-- YOUR INSTRUCTIONS --
Reproduce the lines of the material exactly, excluding every image.

-- STORED DATA --
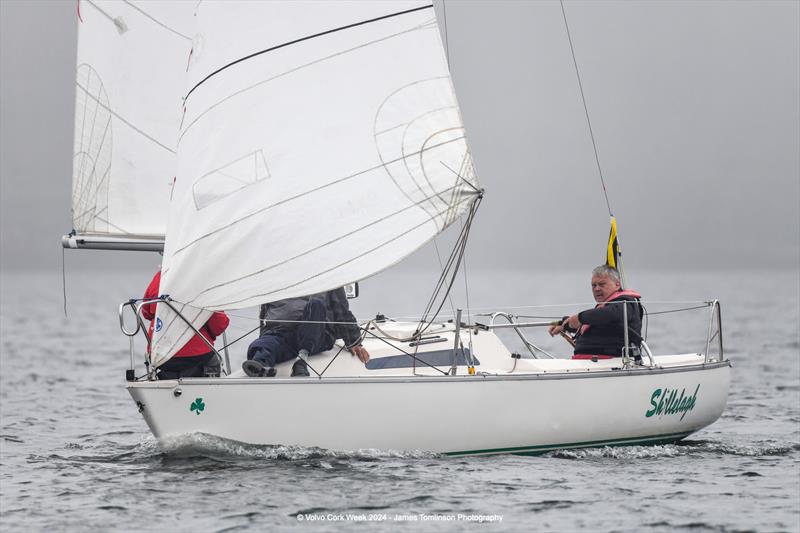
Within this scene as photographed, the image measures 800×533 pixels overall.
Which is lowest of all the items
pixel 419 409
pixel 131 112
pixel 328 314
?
pixel 419 409

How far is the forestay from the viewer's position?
389 inches

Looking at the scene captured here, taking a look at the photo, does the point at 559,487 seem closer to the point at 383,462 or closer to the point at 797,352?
the point at 383,462

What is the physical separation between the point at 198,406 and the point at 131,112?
3.98m

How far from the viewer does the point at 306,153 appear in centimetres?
1009

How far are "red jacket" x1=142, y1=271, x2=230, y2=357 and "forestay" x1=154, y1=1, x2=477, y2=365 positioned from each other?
0.34 meters

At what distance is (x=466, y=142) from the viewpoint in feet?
33.5

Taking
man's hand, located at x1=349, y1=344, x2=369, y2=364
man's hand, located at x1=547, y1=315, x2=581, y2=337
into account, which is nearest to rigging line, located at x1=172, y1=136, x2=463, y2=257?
man's hand, located at x1=349, y1=344, x2=369, y2=364

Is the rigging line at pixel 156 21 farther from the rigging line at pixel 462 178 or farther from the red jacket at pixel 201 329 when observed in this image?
the rigging line at pixel 462 178

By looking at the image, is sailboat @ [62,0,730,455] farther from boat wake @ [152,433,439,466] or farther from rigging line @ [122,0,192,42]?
rigging line @ [122,0,192,42]

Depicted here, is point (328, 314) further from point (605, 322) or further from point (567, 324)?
point (605, 322)

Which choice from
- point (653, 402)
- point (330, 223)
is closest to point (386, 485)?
point (330, 223)

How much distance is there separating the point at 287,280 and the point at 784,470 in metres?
5.05

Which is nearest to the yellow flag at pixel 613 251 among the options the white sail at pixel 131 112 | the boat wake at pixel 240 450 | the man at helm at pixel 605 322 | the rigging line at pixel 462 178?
the man at helm at pixel 605 322

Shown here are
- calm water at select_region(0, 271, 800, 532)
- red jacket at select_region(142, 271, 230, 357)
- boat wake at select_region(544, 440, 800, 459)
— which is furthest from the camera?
boat wake at select_region(544, 440, 800, 459)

-- SOLUTION --
Within this scene as photographed, the image measures 800×533 pixels overall.
Which is lowest of all the items
pixel 419 409
pixel 131 112
pixel 328 314
?
pixel 419 409

How far is the forestay from the viewer's position?
389 inches

Looking at the scene captured here, taking a look at the photo, does the point at 559,487 seem closer to the point at 383,462 or closer to the point at 797,352?
the point at 383,462

What is the physical separation between the point at 198,406 and the point at 131,112?
3.98m

How far from the viewer does the point at 306,153 appear in centimetres?
1009

How far are "red jacket" x1=142, y1=271, x2=230, y2=357 and "forestay" x1=154, y1=1, x2=477, y2=365 positioned from each other?
0.34 meters

At what distance is (x=466, y=142) from the viewpoint in feet?
33.5

Taking
man's hand, located at x1=349, y1=344, x2=369, y2=364
man's hand, located at x1=547, y1=315, x2=581, y2=337
into account, which is nearest to rigging line, located at x1=172, y1=136, x2=463, y2=257?
man's hand, located at x1=349, y1=344, x2=369, y2=364

Is the rigging line at pixel 156 21 farther from the rigging line at pixel 462 178 or farther from the red jacket at pixel 201 329 when observed in this image?
the rigging line at pixel 462 178

By looking at the image, is sailboat @ [62,0,730,455] farther from boat wake @ [152,433,439,466] or farther from rigging line @ [122,0,192,42]?
rigging line @ [122,0,192,42]

Depicted here, is point (328, 314) further from point (605, 322) or further from point (567, 324)?
point (605, 322)

Which choice from
- point (653, 402)
- point (330, 223)
is closest to point (386, 485)?
point (330, 223)

How much distance is there separating the point at 287,280 and the point at 784,470 in metres?
5.05

Which is nearest to the yellow flag at pixel 613 251 among the options the white sail at pixel 131 112 | the boat wake at pixel 240 450 | the man at helm at pixel 605 322 | the rigging line at pixel 462 178?
the man at helm at pixel 605 322

Shown here are
- calm water at select_region(0, 271, 800, 532)
- red jacket at select_region(142, 271, 230, 357)
- boat wake at select_region(544, 440, 800, 459)
— which is furthest from the camera?
boat wake at select_region(544, 440, 800, 459)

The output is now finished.